Afetos · Lunna Guedes · Scenarium Livros Artesanais

Os adultos que durmam um sono tolo assim…

Junho, 2,

É engraçado como nossos diálogos sempre me levam para minha infância ou parte dela. Quando você cita as meninas e suas brincadeiras de roda um filme quase surge em minha frente. Eu, minhas três irmãs e três irmãos fazíamos isso com frequência.

Ciranda , cirandinha,
Vamos todos cirandar,
Vamos dar a meia volta,
Volta e meia vamos dar.

Claro que volta e meia um largava a mão para catar a batata assada na fogueira ou um outro pedia para trocar de brincadeira. Uma noite dessas ouvi aqui na minha rua as vozes das crianças da vizinhança entre risos e canções. Estranhei um pouco e fui espiar no portão. Minha calçada havia se transformado em um grande palco para elas cirandarem. Ainda tenho a sensação da alegria – quando as memórias chegam – nos olhos dos meus irmãos ao rever o suor nos rostos desses meninos e meninas daqui.

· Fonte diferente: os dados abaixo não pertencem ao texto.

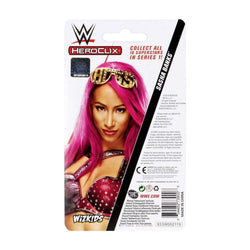 WWE HeroClix: Sasha Banks Expansion Pack (ONLINE ORDER ONLY)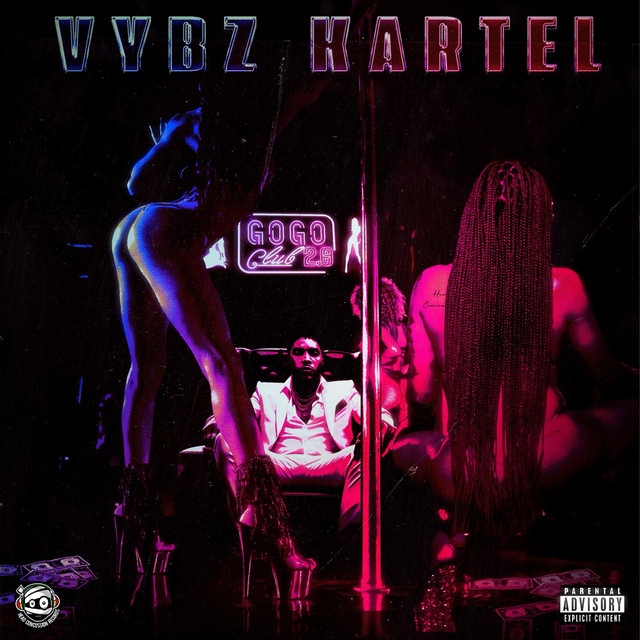 'Go Go Club 2.0' cover art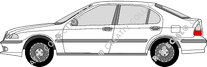 Rover 45 Kombicoupé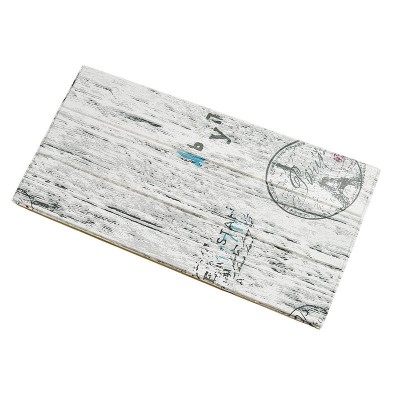 3d立体墙壁纸自粘防水防撞防潮防霉墙贴仿木纹墙裙吊顶天花板贴纸图5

No meu bairro, ou mais precisamente na minha rua, sempre vejo uma turma de crianças com as bolinhas de gude. Dei à elas algumas que ainda tenho aqui e ensinei alguns truques que aprendi com meus irmãos. É engraçado ver as crianças inventando as brincadeiras de antigamente, com novas roupagens e fora das telas dos celulares.

Quase sempre os meninos saem em debandada e atravessam as ruas olhando para o céu em busca de uma pipa que rodopia depois de ter sido cortada. Me encantei ao ver os cabelinhos cacheados do Breno sacudindo com o vento e o “troféu” na mão enquanto o riso ia de orelha a orelha.

À noite, a brincadeira é o pic esconde… há sempre um menorzinho – que não sei o nome – querendo se esconder atrás de mim, enquanto alimento o gato da rua. O nome que mais ouço é Helena, uma menina de olhos de jabuticaba e cabelos encaracolados, que fica sempre aos cuidados dos irmãos mais velhos e dos primos – que são meus vizinhos -e se tornou a minha preferida para ganhar, porque o riso dela alegra minha rua inteira e quando fecho o portão e a noite me chama para o sono vou respirando memórias outras de um antigamente que me transformou no que sou hoje.